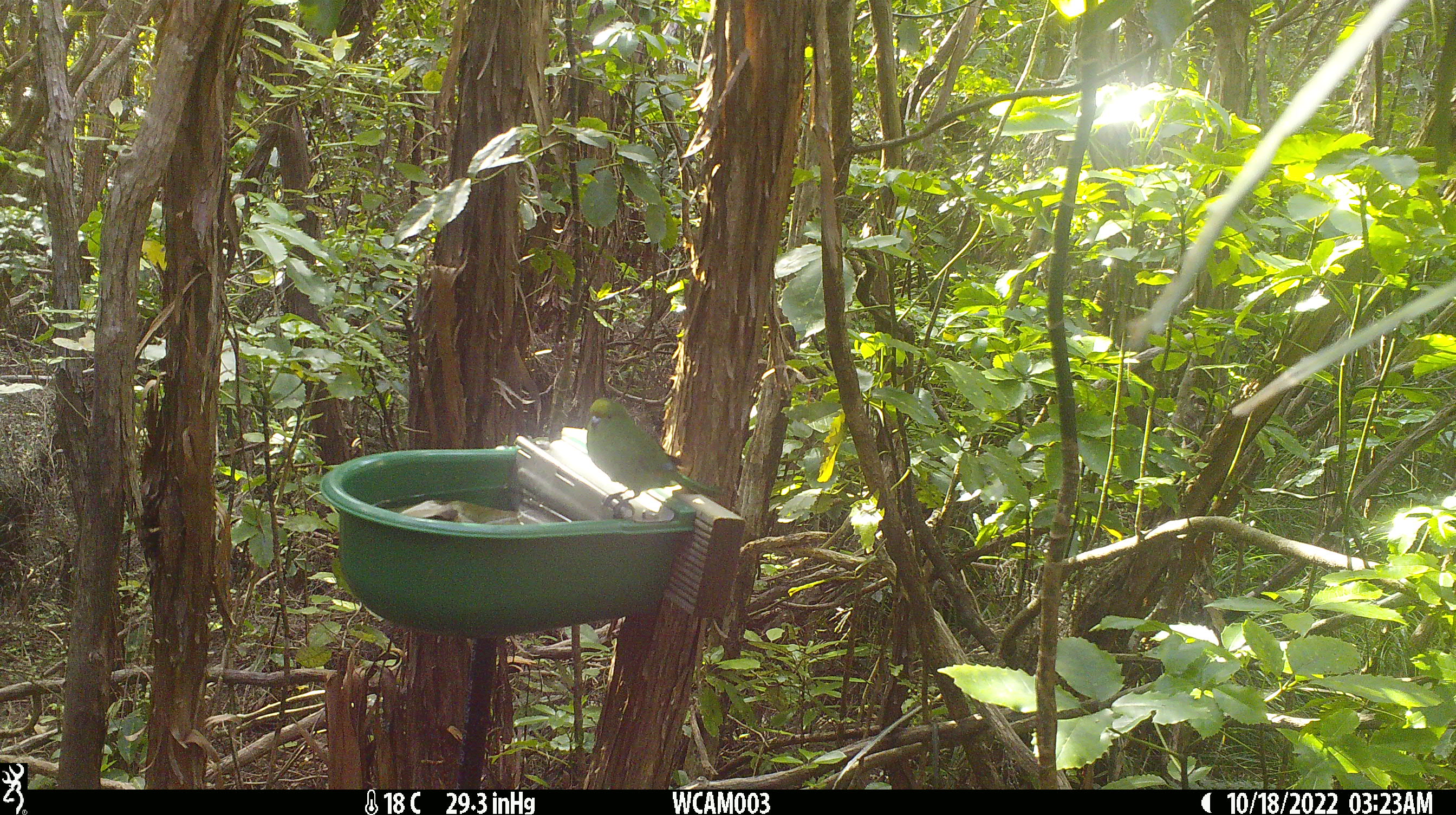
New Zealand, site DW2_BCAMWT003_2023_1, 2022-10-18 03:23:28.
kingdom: Animalia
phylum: Chordata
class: Aves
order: Psittaciformes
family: Psittaculidae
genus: Cyanoramphus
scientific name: Cyanoramphus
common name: parakeet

**Problem**
Lines from the one containing "order: Psittaciformes" through the final line of the entries are the only ones to print, and each must match exactly.

**Response to this exercise**
order: Psittaciformes
family: Psittaculidae
genus: Cyanoramphus
scientific name: Cyanoramphus
common name: parakeet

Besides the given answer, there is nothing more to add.